ИНСТРУКЦИИ К ЗАДАНИЯМ
1. Пожалуйста, переведите на английский язык предложение из текстового блока: «Три дня – без сна, без воды и без пищи – он плыл один в океане».
2. Продублируйте из текстового блока всё, начиная со слов «17 июля 1936» и вниз до слов «пожалуй, невероятным способом.».
3. До какого острова сумел добраться Слава Курилов, согласно текстовому блоку?

====== ТЕКСТОВЫЙ БЛОК ======

Почему люди бежали из советского рая или один в океане.

На модерации Отложенный

Даже в относительно неплохой период позднесоветского хрущевско-брежневского времени, Когда люди в СССР стряхнули с себя страх ленинско-сталинского террора и геноцида, многие наши соотечественники все равно всеми силами стремились вырваться из страны светлого будущего.

17 июля 1936 года родился человек, который сумел пробить дыру в стене воздвигнутом еще при Сталине железном занавесе, самым, пожалуй, невероятным способом.

Слава Курилов (его полное имя Станислав, но он выберет короткий вариант – Слава, который проще произнести иностранцам) совершил почти невозможное. Три дня – без сна, без воды и без пищи – он плыл один в океане. Преодолев почти сто километров, сумел добраться до филиппинского острова Сиаргао, чтобы начать новую жизнь… 

1974 год, декабрь. Из Владивостока к экватору отправляется туристический лайнер "Советский Союз". Визы пассажирам не оформляют: нет нужды, заходить в порты судно не будет. Днем можно любоваться далекими берегами на горизонте – под лекции о том, как страдают трудящиеся в странах загнивающего капитализма. А к вечеру все собираются на танцевальной площадке у бассейна. Безлюдно лишь на верхней, технической палубе. 13 декабря погода начинает портиться, собирается шторм. В сумерки наверх поднимается один из пассажиров. Долго стоит, вглядывается в горизонт. Рядом заняты своими делами трое матросов. И вдруг двое из них уходят, а один поворачивается спиной. Редкий шанс упускать нельзя. Человек в одну секунду перемахивает через ограждение и прыгает в ночной океан. Смельчака зовут Слава Курилов. Когда пропажу заметят, его будут искать несколько часов, не найдут и объявят пропавшим без вести. А когда выяснится, что беглец выжил, заочно приговорят к 10 годам лишения свободы за государственную измену. Но лишить его свободы уже не получится: для того он и прыгнул в океан, чтобы ее обрести.

====== ФРАГМЕНТ ДАННЫХ ======

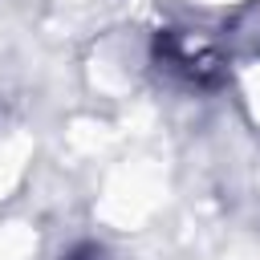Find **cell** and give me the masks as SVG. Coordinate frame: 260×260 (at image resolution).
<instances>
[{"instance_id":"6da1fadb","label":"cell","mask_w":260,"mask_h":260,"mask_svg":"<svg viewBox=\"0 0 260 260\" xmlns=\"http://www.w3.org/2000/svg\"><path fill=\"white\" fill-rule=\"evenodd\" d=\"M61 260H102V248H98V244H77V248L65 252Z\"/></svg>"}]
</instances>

======

ОТВЕТЫ
1. For three days, without sleep, without water, and without food, he swam alone in the ocean.

2.
17 июля 1936 года родился человек, который сумел пробить дыру в стене воздвигнутом еще при Сталине железном занавесе, самым, пожалуй, невероятным способом.

3. До филиппинского острова Сиаргао.